Laplacians and Spectral Clustering
When thinking of partitioning data points into groups, we intuitively turn to clustering. A very classcal example is that of K-means. Briefly, the algorithm seeks to minimize the Euclidean distance between points in each assigned cluster $C$. Of course, partitioning the data requires that (1) the union of all clusters is equal to the data set and (2) none of these clusters overlap.
The algorithm is very often associated with Lloyd's algorithm. Select a set of $n$ distinct points from some domain $\phi$. Assign each point to the closest cluster mean $c_{i}$ and repeat. Very informally, of course. However, these traditional methods are limited to spherical clusters, leading to worse performance on more unusual cluster shapes. As it turns out, spectral clustering is a very nice method leveraging the eigenvalues and eigenvectors of a special structure called the similarity matrix. For this, we must turn to principles from graph theory.
Define the graph $G=(V,E)$ where $E\subseteq \binom{V}{2}$ where $E$ is a set of edges and $V$ is a set of vertices. $\binom{V}{2}$ is the set of all 2-element subsets of $V$ given that $V$ is finite. We say that $u\in V$ and $v\in V$ are adjacent if $\{u,v\}\in E$. This works both ways, which also means $\{v,u\}\in E$. To define the degree of a graph, first note that the neighborhood $N(V)$ of $V$ for $v\in V$ is the set of all vertices adjacent to $v$. Thus, the cardinality of $N(V)=\text{deg}(v)$. The adjacency matrix, $\mathbf{A}$, has its $(i,j)$-th entry set to $1$ if $v_{i}$ is adjacent to $v_{j}$ and $0$ otherwise. Next, define the incidence matrix, $\mathbf{M}$, as having its $(i,j)$-th entry set to $1$ is $v_{i}\in e{j}$ and $0$ otherwise. Generally, if $v\in e$, then we say that $v$ is incident with $e$ and vice versa.

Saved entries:
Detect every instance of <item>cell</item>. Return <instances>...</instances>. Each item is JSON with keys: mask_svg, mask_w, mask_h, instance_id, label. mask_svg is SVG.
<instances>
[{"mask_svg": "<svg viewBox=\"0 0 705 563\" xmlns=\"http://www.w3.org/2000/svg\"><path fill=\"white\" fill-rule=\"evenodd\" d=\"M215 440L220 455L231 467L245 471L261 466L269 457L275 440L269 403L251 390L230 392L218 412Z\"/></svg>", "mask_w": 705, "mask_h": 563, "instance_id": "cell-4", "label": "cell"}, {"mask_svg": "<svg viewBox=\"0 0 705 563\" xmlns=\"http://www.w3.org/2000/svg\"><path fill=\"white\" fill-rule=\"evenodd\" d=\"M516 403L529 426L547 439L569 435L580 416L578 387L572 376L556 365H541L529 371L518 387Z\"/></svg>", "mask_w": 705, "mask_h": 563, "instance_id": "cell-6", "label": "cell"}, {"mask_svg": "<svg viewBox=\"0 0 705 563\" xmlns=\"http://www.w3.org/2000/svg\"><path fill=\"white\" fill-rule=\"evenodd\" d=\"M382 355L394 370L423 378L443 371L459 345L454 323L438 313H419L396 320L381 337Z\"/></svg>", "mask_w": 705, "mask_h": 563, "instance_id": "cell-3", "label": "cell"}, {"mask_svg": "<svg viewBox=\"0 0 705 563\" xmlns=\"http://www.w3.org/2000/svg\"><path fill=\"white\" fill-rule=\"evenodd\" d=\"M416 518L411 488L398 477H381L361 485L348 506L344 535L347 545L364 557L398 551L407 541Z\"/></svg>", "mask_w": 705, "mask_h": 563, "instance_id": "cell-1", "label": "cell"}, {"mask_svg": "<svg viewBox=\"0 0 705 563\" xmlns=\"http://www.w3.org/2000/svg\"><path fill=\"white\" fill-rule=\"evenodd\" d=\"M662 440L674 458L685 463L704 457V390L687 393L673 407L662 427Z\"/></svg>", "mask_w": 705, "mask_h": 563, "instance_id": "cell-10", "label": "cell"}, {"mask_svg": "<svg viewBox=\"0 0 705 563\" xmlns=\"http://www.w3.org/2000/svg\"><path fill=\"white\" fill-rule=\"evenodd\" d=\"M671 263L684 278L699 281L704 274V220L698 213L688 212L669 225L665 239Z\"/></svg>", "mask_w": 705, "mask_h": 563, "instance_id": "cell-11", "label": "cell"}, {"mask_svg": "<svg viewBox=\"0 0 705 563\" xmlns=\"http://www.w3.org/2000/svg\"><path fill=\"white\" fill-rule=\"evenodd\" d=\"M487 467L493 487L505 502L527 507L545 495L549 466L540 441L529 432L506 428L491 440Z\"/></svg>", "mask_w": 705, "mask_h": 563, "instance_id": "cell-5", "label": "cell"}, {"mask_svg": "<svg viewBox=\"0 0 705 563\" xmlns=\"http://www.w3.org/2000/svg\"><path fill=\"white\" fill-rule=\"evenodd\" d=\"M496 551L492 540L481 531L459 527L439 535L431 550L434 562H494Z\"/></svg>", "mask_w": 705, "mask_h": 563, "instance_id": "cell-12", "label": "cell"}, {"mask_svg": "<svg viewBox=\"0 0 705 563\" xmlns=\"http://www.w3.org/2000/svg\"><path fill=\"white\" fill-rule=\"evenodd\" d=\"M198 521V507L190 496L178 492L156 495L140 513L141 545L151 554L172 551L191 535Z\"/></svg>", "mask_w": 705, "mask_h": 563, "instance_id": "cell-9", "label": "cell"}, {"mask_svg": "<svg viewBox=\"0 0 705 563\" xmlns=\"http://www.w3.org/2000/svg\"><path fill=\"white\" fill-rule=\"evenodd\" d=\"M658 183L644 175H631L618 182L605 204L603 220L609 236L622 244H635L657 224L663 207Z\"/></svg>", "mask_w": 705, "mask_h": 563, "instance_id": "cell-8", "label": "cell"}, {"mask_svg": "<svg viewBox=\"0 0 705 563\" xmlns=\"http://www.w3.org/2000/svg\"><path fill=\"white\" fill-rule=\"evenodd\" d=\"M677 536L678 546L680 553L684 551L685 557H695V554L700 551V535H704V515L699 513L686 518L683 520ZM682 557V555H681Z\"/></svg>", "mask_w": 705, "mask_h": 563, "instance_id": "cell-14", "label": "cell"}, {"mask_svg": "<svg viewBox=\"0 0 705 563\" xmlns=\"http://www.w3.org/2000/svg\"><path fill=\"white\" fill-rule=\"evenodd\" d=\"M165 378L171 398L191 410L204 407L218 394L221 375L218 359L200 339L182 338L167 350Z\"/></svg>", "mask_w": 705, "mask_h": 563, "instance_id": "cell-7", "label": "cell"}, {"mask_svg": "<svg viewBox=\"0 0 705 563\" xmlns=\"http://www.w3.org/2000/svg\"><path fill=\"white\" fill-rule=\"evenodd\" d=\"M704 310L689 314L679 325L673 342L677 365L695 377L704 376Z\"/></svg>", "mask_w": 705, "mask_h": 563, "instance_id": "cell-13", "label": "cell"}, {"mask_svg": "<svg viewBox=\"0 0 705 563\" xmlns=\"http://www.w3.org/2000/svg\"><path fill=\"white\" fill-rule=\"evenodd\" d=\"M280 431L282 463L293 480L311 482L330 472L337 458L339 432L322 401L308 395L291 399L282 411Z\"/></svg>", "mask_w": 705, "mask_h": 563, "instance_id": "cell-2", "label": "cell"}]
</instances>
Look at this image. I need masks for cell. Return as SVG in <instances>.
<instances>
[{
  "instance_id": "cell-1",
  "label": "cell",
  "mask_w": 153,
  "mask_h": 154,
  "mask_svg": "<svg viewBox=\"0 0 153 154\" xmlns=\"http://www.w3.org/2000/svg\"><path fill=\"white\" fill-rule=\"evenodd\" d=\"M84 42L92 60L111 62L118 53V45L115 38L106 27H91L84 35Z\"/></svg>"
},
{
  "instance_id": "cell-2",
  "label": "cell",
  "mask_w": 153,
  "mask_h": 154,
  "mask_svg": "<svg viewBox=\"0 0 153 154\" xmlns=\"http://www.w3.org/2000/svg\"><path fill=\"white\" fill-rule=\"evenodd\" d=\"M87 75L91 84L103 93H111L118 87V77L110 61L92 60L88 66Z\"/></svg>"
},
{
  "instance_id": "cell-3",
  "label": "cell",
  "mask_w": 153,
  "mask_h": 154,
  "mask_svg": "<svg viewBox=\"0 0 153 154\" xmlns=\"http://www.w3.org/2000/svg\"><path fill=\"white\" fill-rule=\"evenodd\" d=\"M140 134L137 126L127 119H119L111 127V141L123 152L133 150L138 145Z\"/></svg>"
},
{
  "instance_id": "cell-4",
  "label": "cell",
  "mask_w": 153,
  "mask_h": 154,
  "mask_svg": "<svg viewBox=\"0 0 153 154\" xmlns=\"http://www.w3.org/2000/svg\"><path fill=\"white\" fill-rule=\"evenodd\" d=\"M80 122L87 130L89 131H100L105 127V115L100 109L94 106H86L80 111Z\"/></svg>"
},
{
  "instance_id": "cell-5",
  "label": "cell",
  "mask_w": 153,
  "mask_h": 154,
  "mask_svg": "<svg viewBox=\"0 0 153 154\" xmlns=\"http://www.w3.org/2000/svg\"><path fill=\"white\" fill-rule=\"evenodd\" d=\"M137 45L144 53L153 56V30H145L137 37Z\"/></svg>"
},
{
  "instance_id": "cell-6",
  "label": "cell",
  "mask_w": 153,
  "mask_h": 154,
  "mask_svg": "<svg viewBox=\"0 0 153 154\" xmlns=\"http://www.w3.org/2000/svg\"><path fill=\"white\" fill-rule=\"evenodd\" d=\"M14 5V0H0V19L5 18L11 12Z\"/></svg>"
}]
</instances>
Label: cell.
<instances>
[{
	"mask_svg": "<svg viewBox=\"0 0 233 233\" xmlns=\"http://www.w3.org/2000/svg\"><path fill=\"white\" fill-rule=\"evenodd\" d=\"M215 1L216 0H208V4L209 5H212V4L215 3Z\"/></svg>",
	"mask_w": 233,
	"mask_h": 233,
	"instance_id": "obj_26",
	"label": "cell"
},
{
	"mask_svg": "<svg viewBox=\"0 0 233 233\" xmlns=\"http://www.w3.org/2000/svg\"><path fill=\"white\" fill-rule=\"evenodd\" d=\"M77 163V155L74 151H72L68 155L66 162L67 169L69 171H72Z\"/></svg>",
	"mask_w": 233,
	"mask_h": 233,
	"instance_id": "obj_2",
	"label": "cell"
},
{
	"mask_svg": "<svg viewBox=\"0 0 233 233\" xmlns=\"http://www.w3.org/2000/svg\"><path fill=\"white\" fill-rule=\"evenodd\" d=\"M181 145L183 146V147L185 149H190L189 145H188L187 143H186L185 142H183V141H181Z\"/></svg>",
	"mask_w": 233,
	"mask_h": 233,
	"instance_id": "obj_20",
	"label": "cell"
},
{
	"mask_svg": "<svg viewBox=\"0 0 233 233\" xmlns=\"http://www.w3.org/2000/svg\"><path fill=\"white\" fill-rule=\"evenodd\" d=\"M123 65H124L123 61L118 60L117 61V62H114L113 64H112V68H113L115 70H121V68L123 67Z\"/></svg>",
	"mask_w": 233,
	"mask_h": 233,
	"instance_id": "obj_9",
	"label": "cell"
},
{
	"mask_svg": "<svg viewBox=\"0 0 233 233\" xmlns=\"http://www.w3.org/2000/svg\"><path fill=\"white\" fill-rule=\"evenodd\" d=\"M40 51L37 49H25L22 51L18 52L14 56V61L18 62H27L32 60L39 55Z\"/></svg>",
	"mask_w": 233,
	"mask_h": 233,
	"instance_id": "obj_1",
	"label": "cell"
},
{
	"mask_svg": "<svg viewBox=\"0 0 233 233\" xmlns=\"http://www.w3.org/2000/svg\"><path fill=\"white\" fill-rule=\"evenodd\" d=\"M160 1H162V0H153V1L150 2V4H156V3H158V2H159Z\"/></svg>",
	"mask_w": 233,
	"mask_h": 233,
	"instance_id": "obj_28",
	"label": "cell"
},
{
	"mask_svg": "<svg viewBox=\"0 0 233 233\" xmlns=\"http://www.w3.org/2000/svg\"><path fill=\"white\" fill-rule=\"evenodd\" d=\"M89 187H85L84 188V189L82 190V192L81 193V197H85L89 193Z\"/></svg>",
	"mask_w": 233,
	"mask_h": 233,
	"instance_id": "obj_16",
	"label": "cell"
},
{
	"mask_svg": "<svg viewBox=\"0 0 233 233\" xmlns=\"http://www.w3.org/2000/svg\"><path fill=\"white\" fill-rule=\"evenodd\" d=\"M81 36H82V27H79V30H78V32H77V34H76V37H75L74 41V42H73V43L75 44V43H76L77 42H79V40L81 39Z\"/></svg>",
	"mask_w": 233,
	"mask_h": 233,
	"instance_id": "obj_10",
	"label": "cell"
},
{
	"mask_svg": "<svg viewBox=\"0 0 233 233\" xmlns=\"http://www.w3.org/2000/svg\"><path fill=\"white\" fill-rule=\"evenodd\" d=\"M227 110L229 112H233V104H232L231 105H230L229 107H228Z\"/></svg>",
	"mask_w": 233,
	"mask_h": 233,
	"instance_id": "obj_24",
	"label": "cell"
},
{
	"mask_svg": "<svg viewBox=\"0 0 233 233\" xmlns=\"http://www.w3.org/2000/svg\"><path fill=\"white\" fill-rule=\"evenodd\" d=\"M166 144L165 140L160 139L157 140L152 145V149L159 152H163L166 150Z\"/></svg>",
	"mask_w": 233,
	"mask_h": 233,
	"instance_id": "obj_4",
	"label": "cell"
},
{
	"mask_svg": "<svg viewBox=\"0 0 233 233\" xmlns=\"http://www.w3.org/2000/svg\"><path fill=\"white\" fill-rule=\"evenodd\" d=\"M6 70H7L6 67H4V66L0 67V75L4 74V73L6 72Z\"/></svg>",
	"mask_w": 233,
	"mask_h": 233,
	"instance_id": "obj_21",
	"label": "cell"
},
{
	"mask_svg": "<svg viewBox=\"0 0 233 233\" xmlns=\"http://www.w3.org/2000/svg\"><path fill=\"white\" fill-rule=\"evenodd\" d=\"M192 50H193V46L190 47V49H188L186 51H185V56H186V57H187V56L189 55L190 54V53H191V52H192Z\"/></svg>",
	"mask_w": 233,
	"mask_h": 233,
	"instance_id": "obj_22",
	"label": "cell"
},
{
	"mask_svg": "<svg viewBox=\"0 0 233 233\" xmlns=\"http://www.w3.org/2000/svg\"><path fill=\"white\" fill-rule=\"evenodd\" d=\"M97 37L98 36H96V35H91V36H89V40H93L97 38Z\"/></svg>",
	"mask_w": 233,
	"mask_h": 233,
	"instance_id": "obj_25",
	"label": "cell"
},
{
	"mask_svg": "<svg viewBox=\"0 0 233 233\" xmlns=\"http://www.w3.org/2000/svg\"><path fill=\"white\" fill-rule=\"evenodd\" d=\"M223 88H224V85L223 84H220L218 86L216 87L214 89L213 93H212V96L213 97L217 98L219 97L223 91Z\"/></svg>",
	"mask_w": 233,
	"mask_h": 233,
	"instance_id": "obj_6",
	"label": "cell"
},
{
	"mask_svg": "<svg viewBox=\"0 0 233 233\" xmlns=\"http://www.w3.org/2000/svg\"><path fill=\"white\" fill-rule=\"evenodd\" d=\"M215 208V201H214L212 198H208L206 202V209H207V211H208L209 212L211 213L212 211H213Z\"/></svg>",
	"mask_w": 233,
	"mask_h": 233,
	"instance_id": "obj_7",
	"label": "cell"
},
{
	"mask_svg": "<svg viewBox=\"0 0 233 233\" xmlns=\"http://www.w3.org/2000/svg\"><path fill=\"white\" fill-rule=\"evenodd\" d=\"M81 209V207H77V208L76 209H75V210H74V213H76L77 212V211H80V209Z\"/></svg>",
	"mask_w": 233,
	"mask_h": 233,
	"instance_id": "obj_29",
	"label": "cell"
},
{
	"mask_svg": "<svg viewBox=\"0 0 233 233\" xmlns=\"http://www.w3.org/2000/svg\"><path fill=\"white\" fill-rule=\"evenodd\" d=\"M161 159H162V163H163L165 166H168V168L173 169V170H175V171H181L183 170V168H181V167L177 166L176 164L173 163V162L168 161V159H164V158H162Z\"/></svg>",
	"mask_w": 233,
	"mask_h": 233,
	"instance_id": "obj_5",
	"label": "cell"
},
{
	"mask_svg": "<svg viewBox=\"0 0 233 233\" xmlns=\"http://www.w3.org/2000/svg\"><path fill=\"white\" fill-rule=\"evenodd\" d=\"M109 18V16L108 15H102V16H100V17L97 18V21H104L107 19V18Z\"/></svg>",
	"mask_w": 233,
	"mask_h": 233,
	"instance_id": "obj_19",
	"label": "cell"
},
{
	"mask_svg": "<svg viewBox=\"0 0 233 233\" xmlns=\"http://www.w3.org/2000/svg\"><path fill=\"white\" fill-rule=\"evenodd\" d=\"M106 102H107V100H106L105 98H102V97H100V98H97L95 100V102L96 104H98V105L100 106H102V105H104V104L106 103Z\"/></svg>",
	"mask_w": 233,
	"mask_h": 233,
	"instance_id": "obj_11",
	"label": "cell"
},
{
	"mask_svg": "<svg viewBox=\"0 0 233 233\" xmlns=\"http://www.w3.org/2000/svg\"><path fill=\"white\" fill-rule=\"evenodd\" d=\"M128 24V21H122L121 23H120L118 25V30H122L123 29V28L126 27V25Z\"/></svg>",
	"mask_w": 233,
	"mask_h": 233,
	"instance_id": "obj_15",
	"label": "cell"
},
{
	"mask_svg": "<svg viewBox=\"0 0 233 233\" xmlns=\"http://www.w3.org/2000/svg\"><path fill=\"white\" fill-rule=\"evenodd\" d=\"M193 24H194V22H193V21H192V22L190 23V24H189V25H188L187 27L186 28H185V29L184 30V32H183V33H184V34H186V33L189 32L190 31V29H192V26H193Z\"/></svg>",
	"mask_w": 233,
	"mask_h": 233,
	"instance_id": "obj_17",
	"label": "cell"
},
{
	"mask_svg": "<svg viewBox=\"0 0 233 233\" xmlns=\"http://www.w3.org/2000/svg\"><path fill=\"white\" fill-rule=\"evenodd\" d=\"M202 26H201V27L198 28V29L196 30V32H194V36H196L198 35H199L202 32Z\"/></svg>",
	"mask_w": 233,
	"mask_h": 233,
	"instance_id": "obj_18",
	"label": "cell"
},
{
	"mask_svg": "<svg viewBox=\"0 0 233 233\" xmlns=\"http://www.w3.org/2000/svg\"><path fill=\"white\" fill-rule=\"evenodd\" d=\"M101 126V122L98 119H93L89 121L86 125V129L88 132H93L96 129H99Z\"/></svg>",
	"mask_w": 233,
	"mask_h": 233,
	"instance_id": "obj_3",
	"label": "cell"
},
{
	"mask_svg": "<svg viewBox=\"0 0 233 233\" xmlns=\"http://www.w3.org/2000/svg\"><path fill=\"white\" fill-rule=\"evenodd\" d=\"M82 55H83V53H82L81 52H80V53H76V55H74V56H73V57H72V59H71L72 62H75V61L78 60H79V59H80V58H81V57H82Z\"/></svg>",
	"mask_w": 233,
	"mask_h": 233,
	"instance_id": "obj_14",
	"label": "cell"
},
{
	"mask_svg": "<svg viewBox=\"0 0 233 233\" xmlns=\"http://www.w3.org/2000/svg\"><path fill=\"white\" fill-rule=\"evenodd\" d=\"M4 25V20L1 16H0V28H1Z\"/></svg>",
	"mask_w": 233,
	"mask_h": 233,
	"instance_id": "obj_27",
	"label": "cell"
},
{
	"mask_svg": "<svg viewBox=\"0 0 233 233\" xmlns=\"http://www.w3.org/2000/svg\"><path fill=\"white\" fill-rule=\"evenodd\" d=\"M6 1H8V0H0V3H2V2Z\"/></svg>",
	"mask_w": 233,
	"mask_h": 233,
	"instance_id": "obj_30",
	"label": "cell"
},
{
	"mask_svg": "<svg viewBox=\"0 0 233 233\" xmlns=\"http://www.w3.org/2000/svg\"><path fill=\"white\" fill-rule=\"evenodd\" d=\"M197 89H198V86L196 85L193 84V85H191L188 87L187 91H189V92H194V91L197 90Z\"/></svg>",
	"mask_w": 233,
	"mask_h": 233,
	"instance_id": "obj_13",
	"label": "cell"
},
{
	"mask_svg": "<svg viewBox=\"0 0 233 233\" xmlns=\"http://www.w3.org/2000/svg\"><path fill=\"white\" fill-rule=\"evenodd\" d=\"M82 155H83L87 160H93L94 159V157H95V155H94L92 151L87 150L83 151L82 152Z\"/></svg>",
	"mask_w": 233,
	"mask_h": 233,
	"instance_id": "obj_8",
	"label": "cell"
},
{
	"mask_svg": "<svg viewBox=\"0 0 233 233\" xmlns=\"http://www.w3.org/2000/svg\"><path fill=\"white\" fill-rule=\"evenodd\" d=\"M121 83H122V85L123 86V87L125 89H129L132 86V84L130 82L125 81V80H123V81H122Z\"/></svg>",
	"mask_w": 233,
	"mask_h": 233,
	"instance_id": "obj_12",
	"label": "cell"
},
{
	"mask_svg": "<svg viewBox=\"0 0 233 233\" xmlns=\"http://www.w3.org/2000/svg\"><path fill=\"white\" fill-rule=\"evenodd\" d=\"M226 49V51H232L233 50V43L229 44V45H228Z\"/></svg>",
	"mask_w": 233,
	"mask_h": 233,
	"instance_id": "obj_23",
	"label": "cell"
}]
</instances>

Goal of the exercise
How would the piece on Laplacians and spectral clustering continue after its last sentence? Write that continuation.

Response to the exercise
Further note that $\sum^{n}_{j=1}A(i,j)=\text{deg}(v_{i})=\sum^{n}_{j=1}A(j,i)$. Now, define the matrix $\mathbf{D}$ as the matrix whose diagonal elements $\mathbf{D}(i,i)$ to be $\text{deg}(v_{i})$. We define the unnormalized Laplacian as $\mathbf{L}=\mathbf{D}-\mathbf{A}$. Notable properties of $L$ is that (1) its smallest eigenvalue, $\lambda_{1}$ is $0$, with a constant eigenvector $\mathbb{1}$, (2) the multiplicity of $\lambda_{1}$ is equal to the number of components of $G$, and (3) it has $n$ non-negative real-valued eigenvalues in increasing order. Did I mention $\mathbf{L}$ is positive semi-definite and symmetric?